Arrested alveolarization is the pathological hallmark of bronchopulmonary dysplasia (BPD), a complication of premature birth. Here, the impact of systemic application of hydrogen sulfide (H2S) on postnatal alveolarization was assessed in a mouse BPD model. Exposure of newborn mice to 85% O2 for 10 days reduced the total lung alveoli number by 56% and increased alveolar septal wall thickness by 29%, as assessed by state-of-the-art stereological analysis. Systemic application of H2S via the slow-release H2S donor GYY4137 for 10 days resulted in pronounced improvement in lung alveolarization in pups breathing 85% O2, compared with vehicle-treated littermates. Although without impact on lung oxidative status, systemic H2S blunted leukocyte infiltration into alveolar air spaces provoked by hyperoxia, and restored normal lung interleukin 10 levels that were otherwise depressed by 85% O2. Treatment of primary mouse alveolar type II (ATII) cells with the rapid-release H2S donor NaHS had no impact on cell viability; however, NaHS promoted ATII cell migration.

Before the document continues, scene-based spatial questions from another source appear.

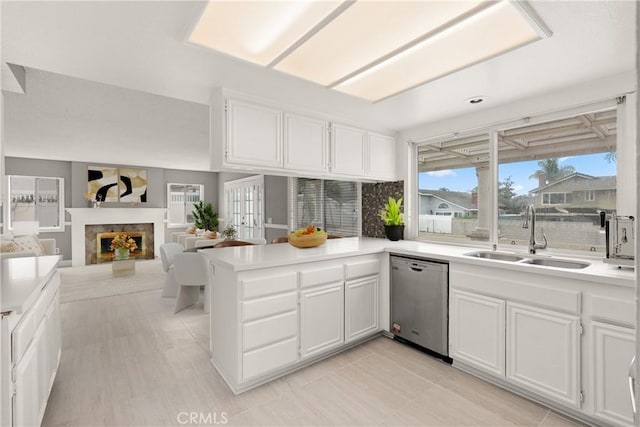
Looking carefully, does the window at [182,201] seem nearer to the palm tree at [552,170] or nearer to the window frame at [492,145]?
the window frame at [492,145]

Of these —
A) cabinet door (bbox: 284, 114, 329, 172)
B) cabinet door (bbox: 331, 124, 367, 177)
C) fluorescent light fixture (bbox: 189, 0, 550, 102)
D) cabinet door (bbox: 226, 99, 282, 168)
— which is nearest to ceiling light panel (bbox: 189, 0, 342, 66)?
fluorescent light fixture (bbox: 189, 0, 550, 102)

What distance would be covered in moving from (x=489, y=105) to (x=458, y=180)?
807mm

Although exposure of ATII cells to 85% O2 caused dramatic changes in mRNA expression, exposure to either GYY4137 or NaHS had no impact on ATII cell mRNA expression, as assessed by microarray, suggesting that the effects observed were independent of changes in gene expression. The impact of NaHS on ATII cell migration was attenuated by glibenclamide, implicating ion channels, and was accompanied by activation of Akt, hinting at two possible mechanisms of H2S action. These data support further investigation of H2S as a candidate interventional strategy to limit the arrested alveolarization associated with BPD.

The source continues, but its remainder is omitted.